## EXTRACT TO READ:

Date Posted: Monday, September 16, 2019

The University of Massachusetts Medical School has licensed the exclusive global rights to develop and commercialize novel adeno-associated virus (AAV) gene therapy product candidates for the treatment of Leber Congenital Amaurosis type 10 (LCA10) to IVERIC bio, Inc. The “minigene” therapy approach, developed from research by Associate Professor of Ophthalmology Hemant Khanna, PhD, in collaboration with Professor Guangping Gao, PhD at the Horae Gene Therapy Center at UMass Medical School will target CEP290 gene, the most common cause of LCA, in a mutation independent manner.

“Our collaboration with IVERIC bio has moved our ‘minigene’ approach to the next stage of development,” said Dr. Khanna. “It shows the potential of using a truncated gene to partly or completely compensate for the disease caused by the loss of CEP290 function.” A degenerative disease, LCA is caused by a group of recessively inherited genetic mutations that lead to an inability to make a light-sensitive protein in the retina. Mutations in the CEP290 gene are the most common cause of LCA, responsible for up to 25 percent of cases.

## ACTIVITIES:
1. Rewrite the news item's paragraph beginning "The University of Massachusetts Medical School has licensed" as a short bulleted list that keeps its main facts.
2. Give again the part of the news item between "Date Posted: Monday, September" and "mutation independent manner.", inclusive, with its wording unchanged.
3. List every organization named in the news item.
The records come from a different source than the news item.

## DATA UNDER STUDY:
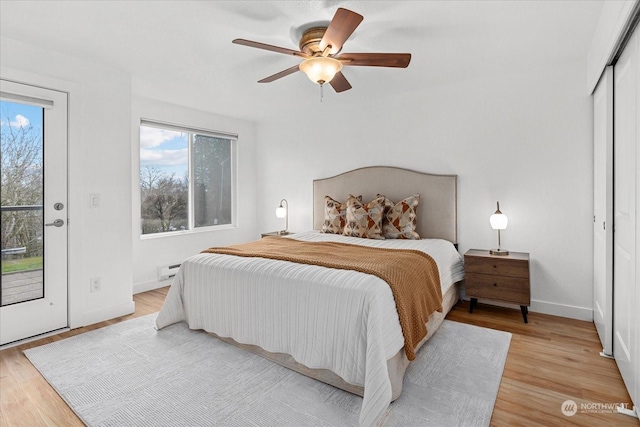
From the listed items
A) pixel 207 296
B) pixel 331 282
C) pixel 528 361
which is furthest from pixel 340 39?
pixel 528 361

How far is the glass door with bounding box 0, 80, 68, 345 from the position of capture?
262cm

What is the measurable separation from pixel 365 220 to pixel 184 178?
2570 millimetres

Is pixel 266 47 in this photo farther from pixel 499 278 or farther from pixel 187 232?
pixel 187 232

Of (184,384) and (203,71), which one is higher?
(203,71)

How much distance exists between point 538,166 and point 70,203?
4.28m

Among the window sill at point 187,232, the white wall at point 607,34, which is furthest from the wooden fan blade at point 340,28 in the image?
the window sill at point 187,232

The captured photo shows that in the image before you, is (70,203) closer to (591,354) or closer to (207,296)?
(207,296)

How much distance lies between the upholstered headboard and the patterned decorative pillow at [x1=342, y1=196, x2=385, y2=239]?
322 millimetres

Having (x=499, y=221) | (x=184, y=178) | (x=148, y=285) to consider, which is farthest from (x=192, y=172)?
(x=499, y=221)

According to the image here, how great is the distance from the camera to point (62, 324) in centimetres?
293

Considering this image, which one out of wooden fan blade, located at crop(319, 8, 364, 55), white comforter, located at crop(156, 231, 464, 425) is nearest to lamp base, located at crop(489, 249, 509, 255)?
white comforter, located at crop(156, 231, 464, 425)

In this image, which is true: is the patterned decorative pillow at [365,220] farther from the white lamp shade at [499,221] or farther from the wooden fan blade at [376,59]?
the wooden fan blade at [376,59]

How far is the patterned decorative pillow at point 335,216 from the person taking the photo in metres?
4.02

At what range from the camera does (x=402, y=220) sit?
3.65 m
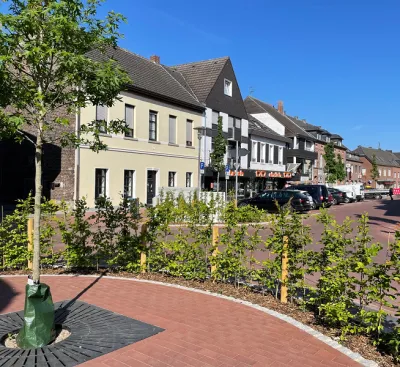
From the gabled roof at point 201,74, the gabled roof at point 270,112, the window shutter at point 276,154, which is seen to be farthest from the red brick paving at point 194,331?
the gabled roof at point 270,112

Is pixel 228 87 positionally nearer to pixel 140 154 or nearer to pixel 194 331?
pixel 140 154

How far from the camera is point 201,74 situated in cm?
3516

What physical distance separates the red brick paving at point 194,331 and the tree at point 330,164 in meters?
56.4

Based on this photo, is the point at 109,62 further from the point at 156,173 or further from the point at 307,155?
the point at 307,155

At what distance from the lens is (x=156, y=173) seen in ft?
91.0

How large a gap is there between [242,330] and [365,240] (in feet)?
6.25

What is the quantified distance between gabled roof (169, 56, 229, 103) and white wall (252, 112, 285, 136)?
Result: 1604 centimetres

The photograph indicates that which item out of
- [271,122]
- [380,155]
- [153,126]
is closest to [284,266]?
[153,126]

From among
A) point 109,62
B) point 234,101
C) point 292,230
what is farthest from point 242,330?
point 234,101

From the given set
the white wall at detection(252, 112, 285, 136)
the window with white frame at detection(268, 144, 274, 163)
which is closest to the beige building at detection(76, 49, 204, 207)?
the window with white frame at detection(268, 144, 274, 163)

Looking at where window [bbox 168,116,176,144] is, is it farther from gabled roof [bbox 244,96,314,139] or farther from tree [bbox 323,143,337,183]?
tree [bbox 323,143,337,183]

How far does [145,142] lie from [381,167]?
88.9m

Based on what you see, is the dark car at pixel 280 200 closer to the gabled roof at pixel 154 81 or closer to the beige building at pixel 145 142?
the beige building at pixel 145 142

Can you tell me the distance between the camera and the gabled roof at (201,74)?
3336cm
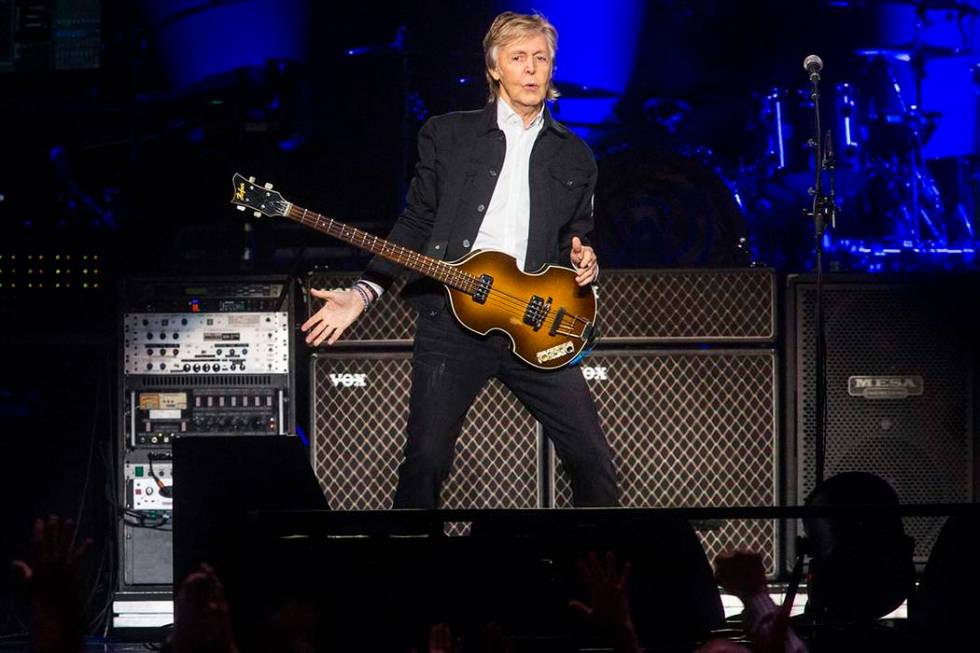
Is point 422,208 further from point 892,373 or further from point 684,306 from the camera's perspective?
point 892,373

...

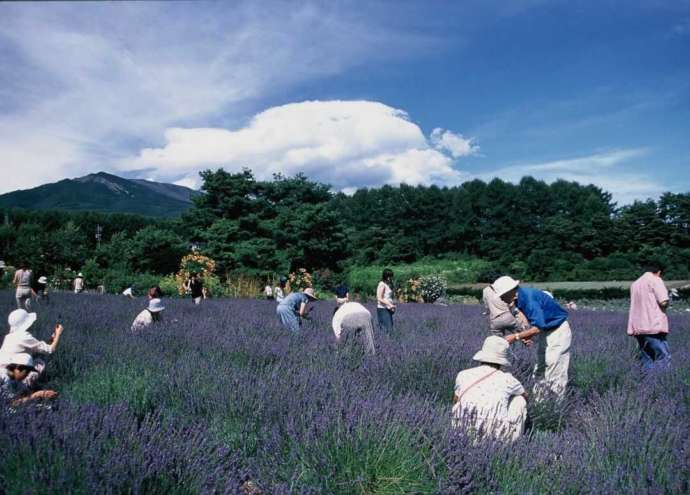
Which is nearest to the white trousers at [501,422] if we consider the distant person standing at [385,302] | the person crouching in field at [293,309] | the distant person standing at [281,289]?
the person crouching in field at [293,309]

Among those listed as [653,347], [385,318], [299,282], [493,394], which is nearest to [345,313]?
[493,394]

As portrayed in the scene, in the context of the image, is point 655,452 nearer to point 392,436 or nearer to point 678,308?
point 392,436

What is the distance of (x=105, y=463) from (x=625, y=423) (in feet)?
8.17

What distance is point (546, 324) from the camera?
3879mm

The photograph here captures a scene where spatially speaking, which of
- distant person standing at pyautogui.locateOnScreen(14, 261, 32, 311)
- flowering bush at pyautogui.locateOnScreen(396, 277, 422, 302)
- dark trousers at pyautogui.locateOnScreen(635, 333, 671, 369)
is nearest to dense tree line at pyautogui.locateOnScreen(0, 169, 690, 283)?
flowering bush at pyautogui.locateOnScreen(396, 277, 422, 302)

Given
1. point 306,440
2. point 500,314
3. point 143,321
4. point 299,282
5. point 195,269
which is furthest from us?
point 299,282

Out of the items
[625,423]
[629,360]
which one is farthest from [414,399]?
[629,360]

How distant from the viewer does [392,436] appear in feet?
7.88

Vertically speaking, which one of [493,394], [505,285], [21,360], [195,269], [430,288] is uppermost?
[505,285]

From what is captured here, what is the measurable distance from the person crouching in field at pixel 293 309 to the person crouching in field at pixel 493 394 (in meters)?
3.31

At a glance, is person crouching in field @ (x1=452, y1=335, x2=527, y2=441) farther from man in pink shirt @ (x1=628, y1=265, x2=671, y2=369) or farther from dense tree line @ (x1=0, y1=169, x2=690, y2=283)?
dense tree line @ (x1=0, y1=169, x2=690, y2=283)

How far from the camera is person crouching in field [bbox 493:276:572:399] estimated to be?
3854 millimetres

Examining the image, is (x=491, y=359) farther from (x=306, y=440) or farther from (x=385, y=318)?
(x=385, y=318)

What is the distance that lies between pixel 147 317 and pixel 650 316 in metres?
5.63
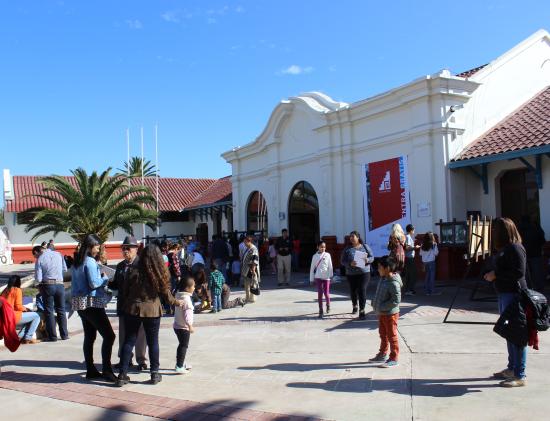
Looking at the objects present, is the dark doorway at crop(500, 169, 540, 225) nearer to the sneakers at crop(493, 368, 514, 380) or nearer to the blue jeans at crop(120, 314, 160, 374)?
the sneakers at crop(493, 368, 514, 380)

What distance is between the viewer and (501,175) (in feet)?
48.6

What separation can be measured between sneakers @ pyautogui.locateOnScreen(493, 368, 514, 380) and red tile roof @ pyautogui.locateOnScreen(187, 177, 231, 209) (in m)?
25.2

---

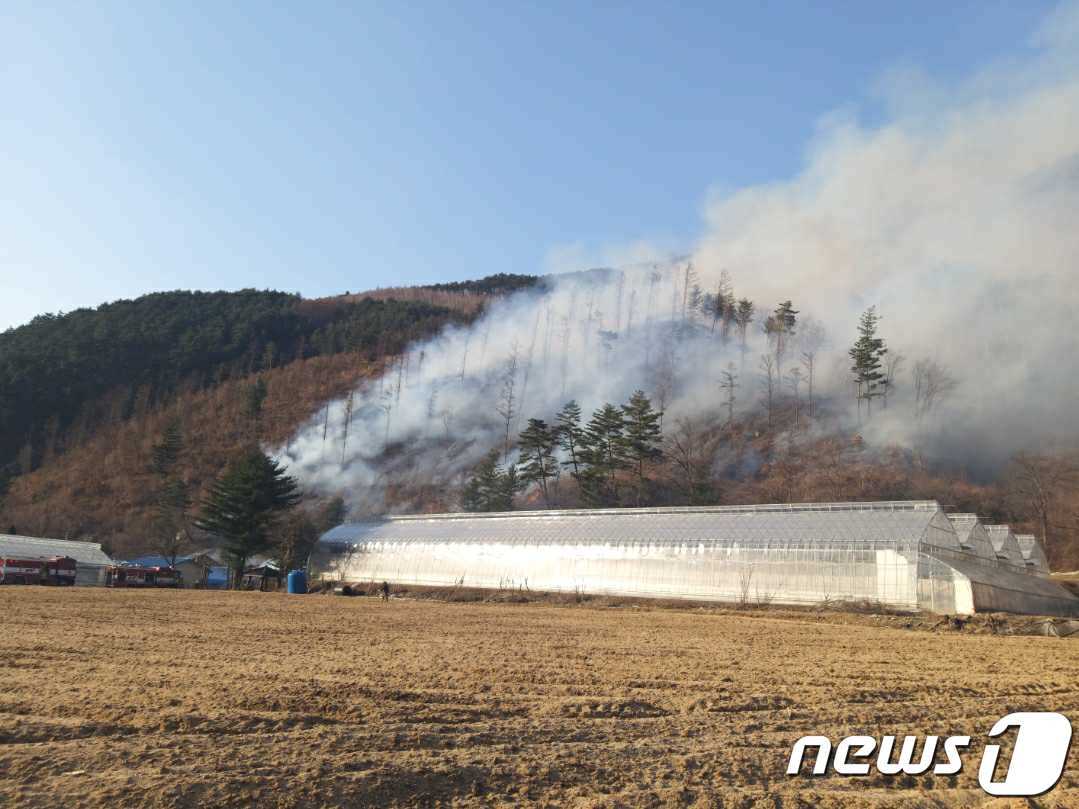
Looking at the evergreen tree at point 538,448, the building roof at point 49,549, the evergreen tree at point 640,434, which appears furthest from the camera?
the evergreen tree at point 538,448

## LIST OF SOLUTIONS:
1.
- The University of Massachusetts Medical School licensed exclusive global rights to IVERIC bio, Inc. to develop and commercialize novel adeno-associated virus (AAV) gene therapy product candidates for Leber Congenital Amaurosis type 10 (LCA10).
- The "minigene" therapy approach came from research by Associate Professor of Ophthalmology Hemant Khanna, PhD, in collaboration with Professor Guangping Gao, PhD, at the Horae Gene Therapy Center at UMass Medical School.
- The therapy will target the CEP290 gene, the most common cause of LCA, in a mutation independent manner.

2.
Date Posted: Monday, September 16, 2019

The University of Massachusetts Medical School has licensed the exclusive global rights to develop and commercialize novel adeno-associated virus (AAV) gene therapy product candidates for the treatment of Leber Congenital Amaurosis type 10 (LCA10) to IVERIC bio, Inc. The “minigene” therapy approach, developed from research by Associate Professor of Ophthalmology Hemant Khanna, PhD, in collaboration with Professor Guangping Gao, PhD at the Horae Gene Therapy Center at UMass Medical School will target CEP290 gene, the most common cause of LCA, in a mutation independent manner.

3.
- University of Massachusetts Medical School
- IVERIC bio, Inc.
- Horae Gene Therapy Center